Gefürchtetes JHV-Spektakel Als der Sonnenkönig mit der schönen Gräfin Schalke eroberte
16.11.2024, 07:04 Uhr
Günter Eichberg mit Christiane Paas auf dem auf RTL übertragenen Rosenball in Gütersloh am 24. September 1989.
(Foto: imago stock&people)
Auf Schalke findet wieder die jährliche Mitgliederversammlung statt. Früher waren das wilde Veranstaltungen, die alle Königsblauen geliebt wie gefürchtet haben. Denn nichts war unmöglich! Sogar die spontane Inthronisierung eines Krampfadern-Klinikbesitzers.
"Liebe Schalker, wählen wir uns einen Vorstand und keine Pfeifen!" Früher haben sie in Gelsenkirchen nichts mehr gefürchtet als die königsblauen Jahreshauptversammlungen. Schon im Vorfeld der Wahlen wurden potenziellen Kandidaten die Schaufenster ihrer Geschäfte eingeschmissen oder amtierenden Präsidenten mit einem Sarg, den man ihnen nach Hause schickte, klar gemacht, was man von ihnen hielt. Stets galt das Motto: "Wir benehmen uns hier wie ein Kegelclub nach Mitternacht!" Mit dem Zusatz: "Die benehmen sich besser!"

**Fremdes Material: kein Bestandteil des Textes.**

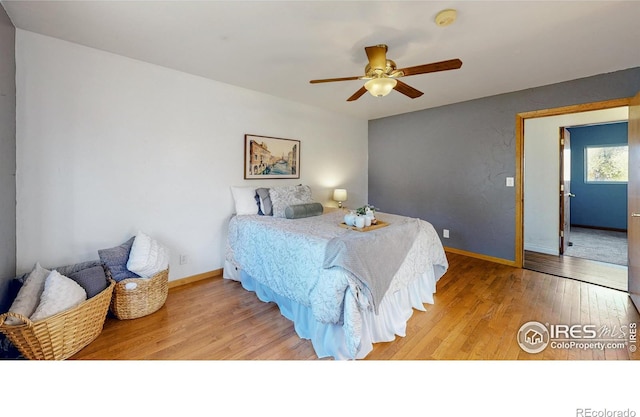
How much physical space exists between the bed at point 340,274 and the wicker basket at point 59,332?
4.06 ft

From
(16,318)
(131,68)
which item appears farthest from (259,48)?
(16,318)

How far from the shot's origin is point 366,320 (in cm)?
177

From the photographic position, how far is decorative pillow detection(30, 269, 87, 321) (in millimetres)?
1653

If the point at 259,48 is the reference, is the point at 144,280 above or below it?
below

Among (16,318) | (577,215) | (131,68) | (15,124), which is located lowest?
(16,318)

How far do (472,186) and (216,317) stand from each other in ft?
12.7

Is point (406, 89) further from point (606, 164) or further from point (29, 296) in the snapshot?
point (606, 164)

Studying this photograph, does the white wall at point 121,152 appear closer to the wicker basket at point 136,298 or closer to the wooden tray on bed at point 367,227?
the wicker basket at point 136,298

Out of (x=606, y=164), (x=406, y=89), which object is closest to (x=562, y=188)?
(x=606, y=164)

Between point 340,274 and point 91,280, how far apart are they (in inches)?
77.2

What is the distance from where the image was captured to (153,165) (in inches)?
106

Und das war auch vor knapp 36 Jahren nicht anders, als man auf Schalke in fünf Monaten gleich drei Mal kurz hintereinander zusammentraf, um einen neuen Präsidenten zu wählen. Das Dilemma hatte Ende September 1988 begonnen, als eine der schillerndsten Gestalten auf Schalke, die es je gab, Günter Siebert, nach einem Misstrauensvotum der Mitglieder zurücktrat und Neuwahlen ausgerufen werden mussten. Weil man an diesem Tag Tumulte befürchtete, hatte es während der Versammlung erstmals auf Schalke nur alkoholfreies Bier gegeben. Vermutlich auch deshalb verlief der Abend anschließend ungewöhnlich ruhig und sachlich.

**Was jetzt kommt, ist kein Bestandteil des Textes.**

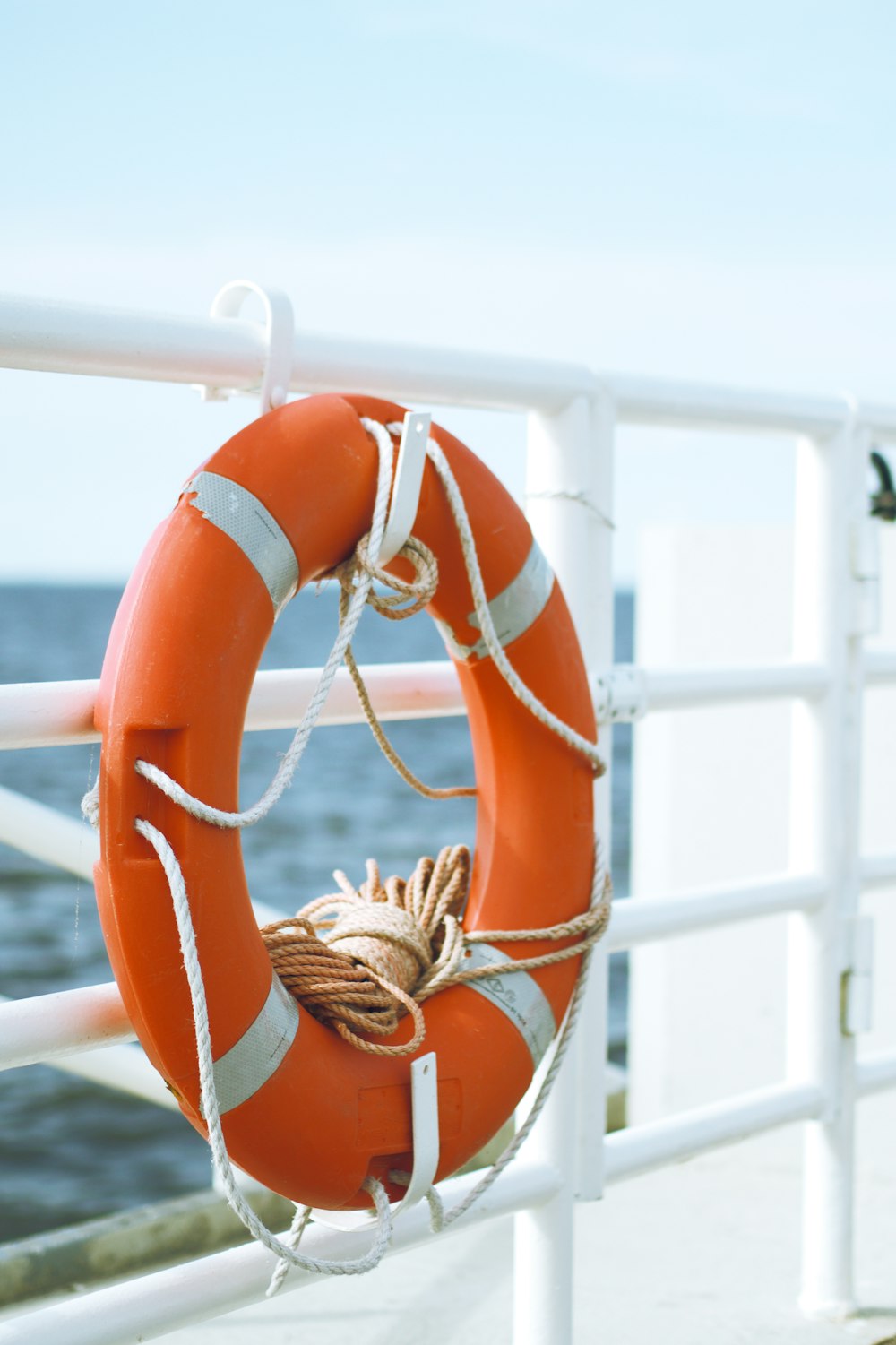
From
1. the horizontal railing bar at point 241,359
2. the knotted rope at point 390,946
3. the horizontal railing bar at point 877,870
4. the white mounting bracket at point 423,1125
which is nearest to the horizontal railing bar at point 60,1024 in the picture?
the knotted rope at point 390,946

Zum Schluss war damals ein gewisser Michael Zylka der neue Präsident der Königsblauen. Ein "Mister Unbekannt", der sich, laut seiner eigenen Aussage, einfach nur mal gedacht hatte, hinzugehen und sich den Mitgliedern vorzustellen. Überraschenderweise überzeugte Zylka seine Vereinsgenossen - musste allerdings bereits nach drei Tagen wieder zurücktreten, weil herausgekommen war, dass er zuvor für den Bundesnachrichtendienst gearbeitet haben soll. Ein einziges Desaster für den Klub, über den ein früherer Präsident einst einmal so weitsichtig sagte: "Solange man über uns schreibt, leben wir noch!"
Gegenkandidaten? Rentner und Büttenredner
Doch nun musste erst einmal auf die Schnelle ein neuer Präsident her - und der wurde tatsächlich am 16. Januar 1989 in allerhöchster Not, denn der FC Schalke 04 stand damals kurz vor der Pleite ("Als der Präsident Günter Eichberg zu uns kam, war Schalke mausetot. Der Verein hatte kein Geld mehr für Waschpulver", Charly Neumann, die gute Seele der Königsblauen), von den Mitgliedern des Klubs in einer denkwürdigen Versammlung gewählt. Am Ende hatte sich Eichberg mit großer Mehrheit gegen Kandidaten wie den Rentner Hans Bitzkowski und den eloquenten Büttenredner Dieter Koslowsky durchgesetzt. Doch wer dieser Günter Eichberg genau war, wussten nur die allerwenigstens auf Schalke. Der Verwaltungsratsvorsitzende Volker Stuckmann umschrieb die Erwartungshaltung an den gebürtigen Gütersloher jedenfalls so: "Damals dachten wir, da kommt der Weihnachtsmann."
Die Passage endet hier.